In summary, the findings of research on how ventilation rates in homes affect health are mixed. Just over half of studies report one or more statistically significant health benefits of increased ventilation rates. Among studies that report one or more health benefits of increased ventilation rates, in most studies several other measured health outcomes did not improve with increased ventilation rates. Overall, however, the number of reported statistically significant improvements in health with increased ventilation rates far exceeded the anticipated chance improvements in health. The magnitude of the reported statistically significant improvements in health outcomes with increased ventilation rates were highly variable, ranging from 20% to several fold improvements. The research does not identify a threshold ventilation rate below which adverse health effects develop. Much of the published research has investigated the influence of ventilation rates in homes on asthma and related respiratory health outcomes. For other types of health outcomes, little is known about their dependence on home ventilation rates.

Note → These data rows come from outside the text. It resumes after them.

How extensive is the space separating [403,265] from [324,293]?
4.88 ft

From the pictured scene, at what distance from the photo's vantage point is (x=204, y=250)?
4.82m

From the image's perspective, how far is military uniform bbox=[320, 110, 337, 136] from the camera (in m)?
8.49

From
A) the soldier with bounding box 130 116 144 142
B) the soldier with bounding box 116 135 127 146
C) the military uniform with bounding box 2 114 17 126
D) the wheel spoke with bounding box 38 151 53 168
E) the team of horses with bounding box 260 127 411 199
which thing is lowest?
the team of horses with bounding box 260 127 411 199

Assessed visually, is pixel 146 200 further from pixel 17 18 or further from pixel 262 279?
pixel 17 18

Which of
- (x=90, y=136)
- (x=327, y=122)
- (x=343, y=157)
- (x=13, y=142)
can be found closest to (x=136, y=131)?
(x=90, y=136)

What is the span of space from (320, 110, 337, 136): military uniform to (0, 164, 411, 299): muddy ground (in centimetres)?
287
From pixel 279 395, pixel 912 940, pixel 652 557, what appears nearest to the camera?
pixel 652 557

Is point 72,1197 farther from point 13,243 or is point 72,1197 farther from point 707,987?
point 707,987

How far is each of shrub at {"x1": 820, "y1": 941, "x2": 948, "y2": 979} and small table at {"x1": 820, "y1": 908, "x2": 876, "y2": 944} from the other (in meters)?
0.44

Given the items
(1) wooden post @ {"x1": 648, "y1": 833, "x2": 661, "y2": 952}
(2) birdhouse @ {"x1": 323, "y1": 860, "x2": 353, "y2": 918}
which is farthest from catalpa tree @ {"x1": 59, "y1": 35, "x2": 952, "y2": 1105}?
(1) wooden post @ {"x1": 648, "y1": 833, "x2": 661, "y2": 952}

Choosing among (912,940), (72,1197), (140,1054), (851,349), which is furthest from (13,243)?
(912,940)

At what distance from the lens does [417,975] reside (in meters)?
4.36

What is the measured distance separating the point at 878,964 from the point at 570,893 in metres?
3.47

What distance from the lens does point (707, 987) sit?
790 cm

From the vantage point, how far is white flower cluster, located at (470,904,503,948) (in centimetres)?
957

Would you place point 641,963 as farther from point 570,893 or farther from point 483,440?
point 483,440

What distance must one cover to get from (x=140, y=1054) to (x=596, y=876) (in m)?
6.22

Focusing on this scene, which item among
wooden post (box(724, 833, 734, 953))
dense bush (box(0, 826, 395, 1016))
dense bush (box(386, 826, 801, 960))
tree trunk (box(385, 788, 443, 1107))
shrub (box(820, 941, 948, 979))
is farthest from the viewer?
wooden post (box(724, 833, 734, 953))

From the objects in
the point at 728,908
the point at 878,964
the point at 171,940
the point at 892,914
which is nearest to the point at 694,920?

In addition to the research findings summarized above, there is indirect evidence that ventilation rates of homes will affect health. From numerous experimental studies, as well as from theoretical modeling, we know that higher ventilation rates will reduce indoor concentrations of a broad range of indoor-generated air pollutants but also increase indoor concentrations of some pollutants from outdoor air. Because exposures to some of the indoor generated air pollutants, for example, environmental tobacco smoke and formaldehyde, have been linked with adverse health [82-85], we expect that increased home ventilation rates will reduce the associated health effects. At the same time, increased home ventilation rates will increase indoor concentrations of particles from outdoor air which are known to adversely affect health. The optimal ventilation rate for overall health will depend on the levels of outdoor air pollutants, the strength of indoor pollutant sources, and the extent to which incoming outdoor air and recirculated indoor air is filtered to remove air pollutants . Ventilation alone cannot optimize health conditions in homes – indoor pollutant sources should be minimized and efficient filtration systems, at least for particles, should be employed.